Image-text web data
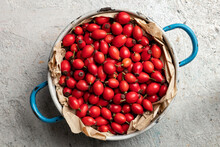Rose Hips In A Pot On A Bright Background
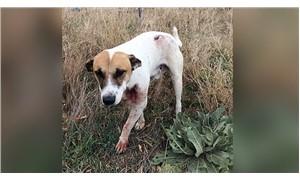 Isparta'da bir köpek tüfekle boğazından vuruldu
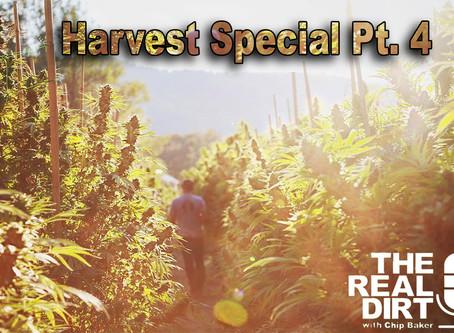 Cannabis Culture & Community: Harvest Special Pt. 4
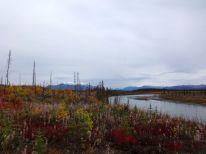 fall colors junjik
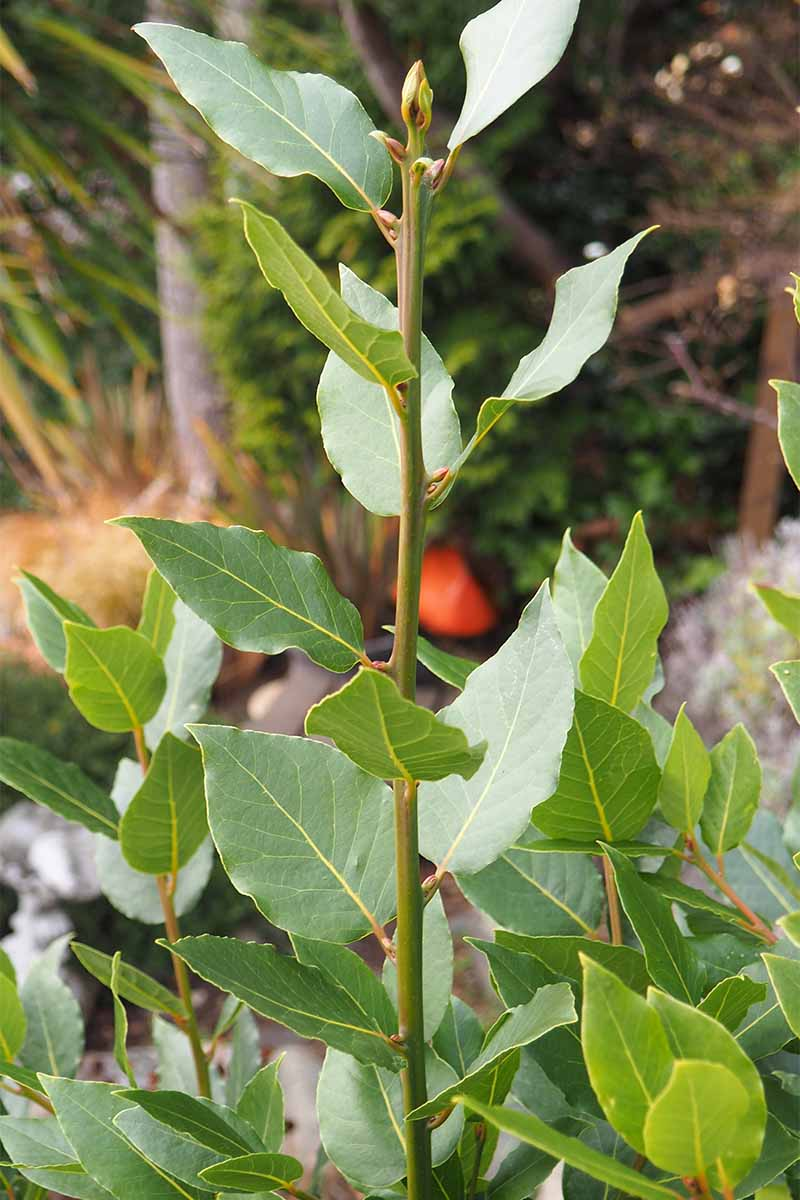 How To Grow Bay Laurel For Kitchen Use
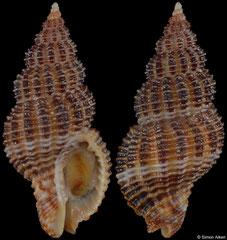 Monostiolum nigricostatum (Pacific Panama, 21,4mm)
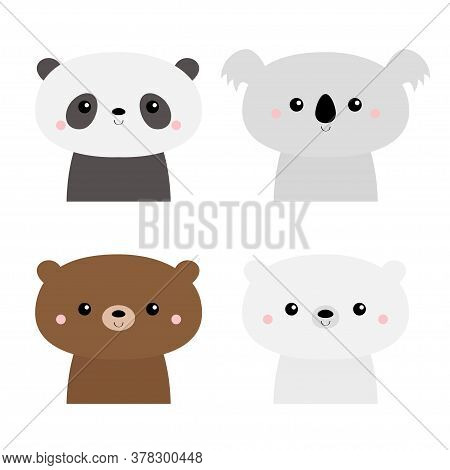 Cute Bear Set. Koala, Panda, Grizzly, Polar Cub. Kawaii Cartoon Character. Funny Head Face. Happy Va
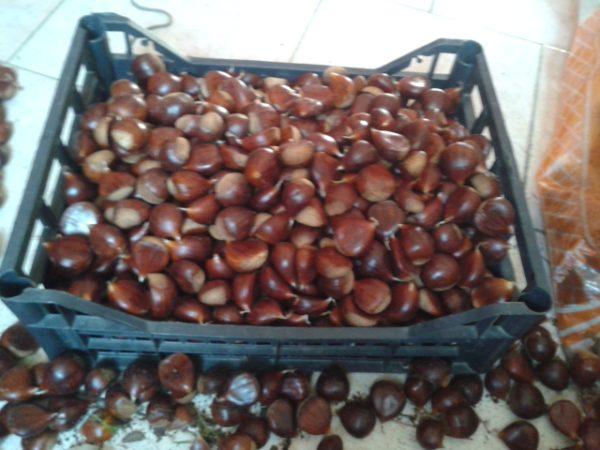 castagno da frutto
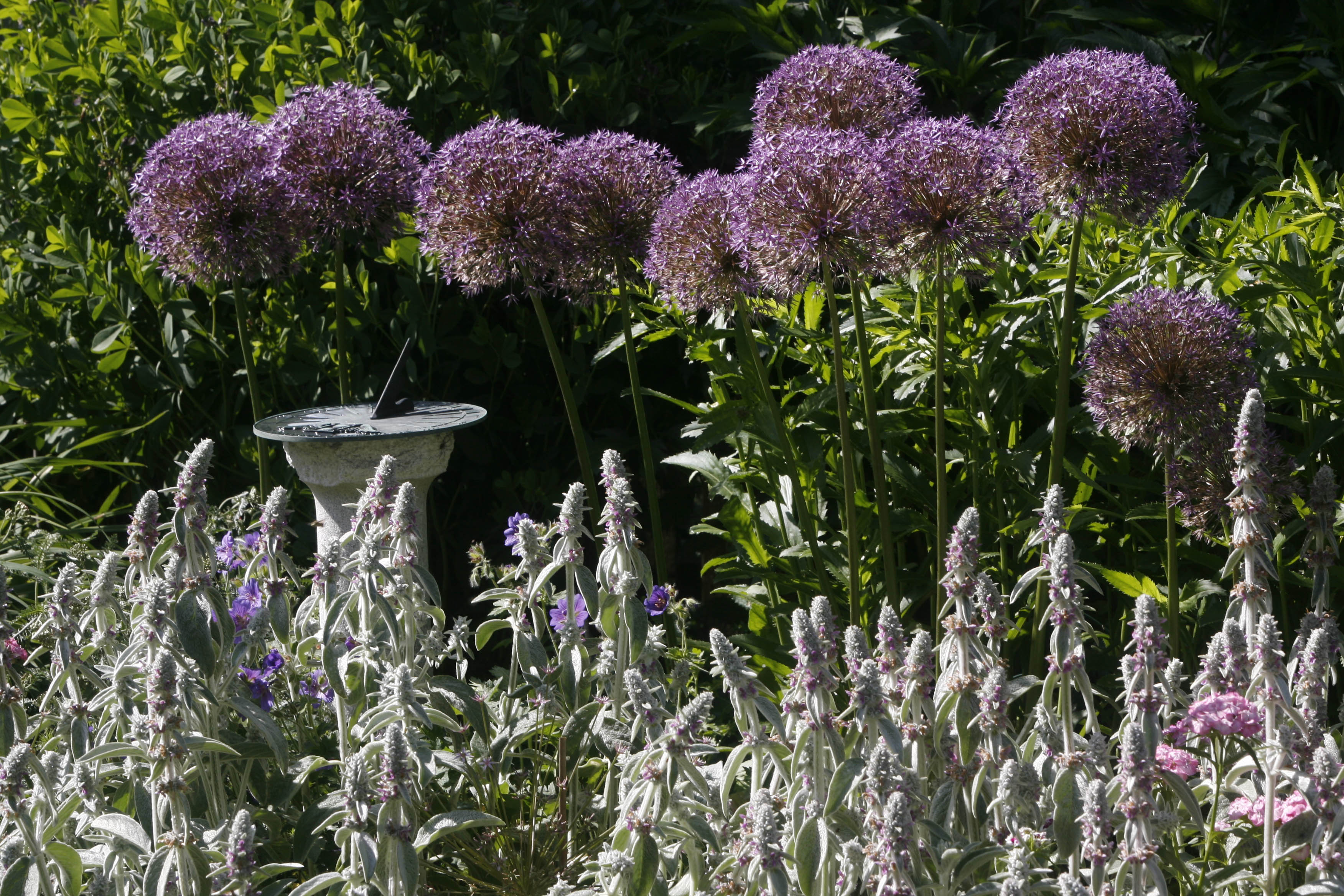 Consider these five great perennials seriously the buffalo news alliums and lambs ears in an amherst garden robert kirkhamnews file photo izmirmasajfo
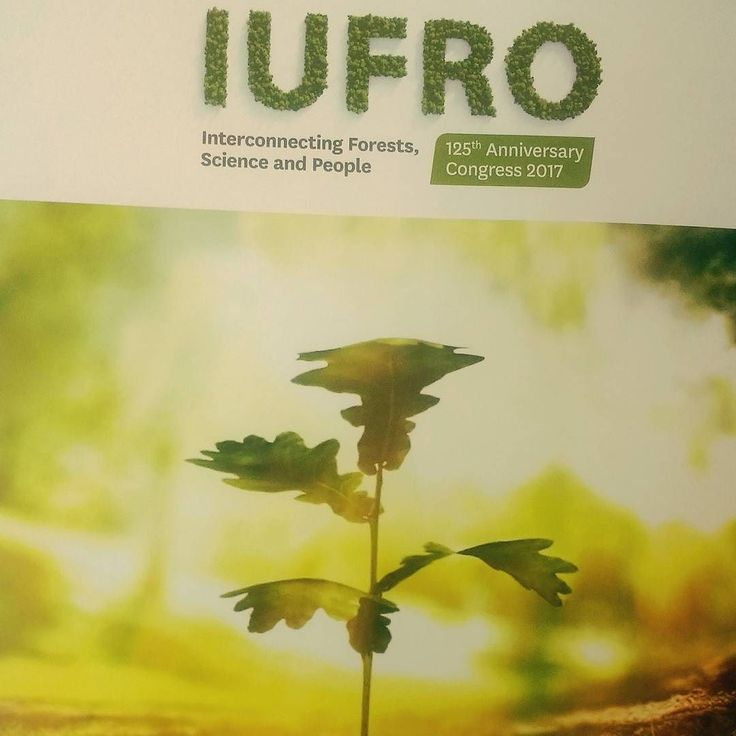 This week we are in Freiburg Germany introducing our project at #iufro2017 and leading a session about #CitizenScience #InvasiveSpecies and #ForestHealth. Stay tuned there are many awesome projects here and we're excited to learn more from them.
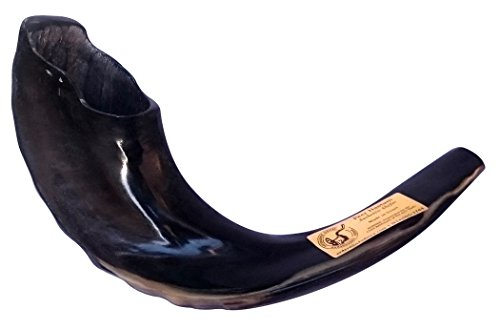 ajudaica 38,1cm koscher schwarz Rams Horn poliert Schofar Made in Israel + kostenloser Anti-Geruch-Spray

Work required
Copy exactly the lines from the one containing "Isparta'da bir köpek" through the last line of the records above, including both, and omit every picture.

Expected answer
 Isparta'da bir köpek tüfekle boğazından vuruldu
 Cannabis Culture & Community: Harvest Special Pt. 4
 fall colors junjik
 How To Grow Bay Laurel For Kitchen Use
 Monostiolum nigricostatum (Pacific Panama, 21,4mm)
 Cute Bear Set. Koala, Panda, Grizzly, Polar Cub. Kawaii Cartoon Character. Funny Head Face. Happy Va
 castagno da frutto
 Consider these five great perennials seriously the buffalo news alliums and lambs ears in an amherst garden robert kirkhamnews file photo izmirmasajfo
 This week we are in Freiburg Germany introducing our project at #iufro2017 and leading a session about #CitizenScience #InvasiveSpecies and #ForestHealth. Stay tuned there are many awesome projects here and we're excited to learn more from them.
 ajudaica 38,1cm koscher schwarz Rams Horn poliert Schofar Made in Israel + kostenloser Anti-Geruch-Spray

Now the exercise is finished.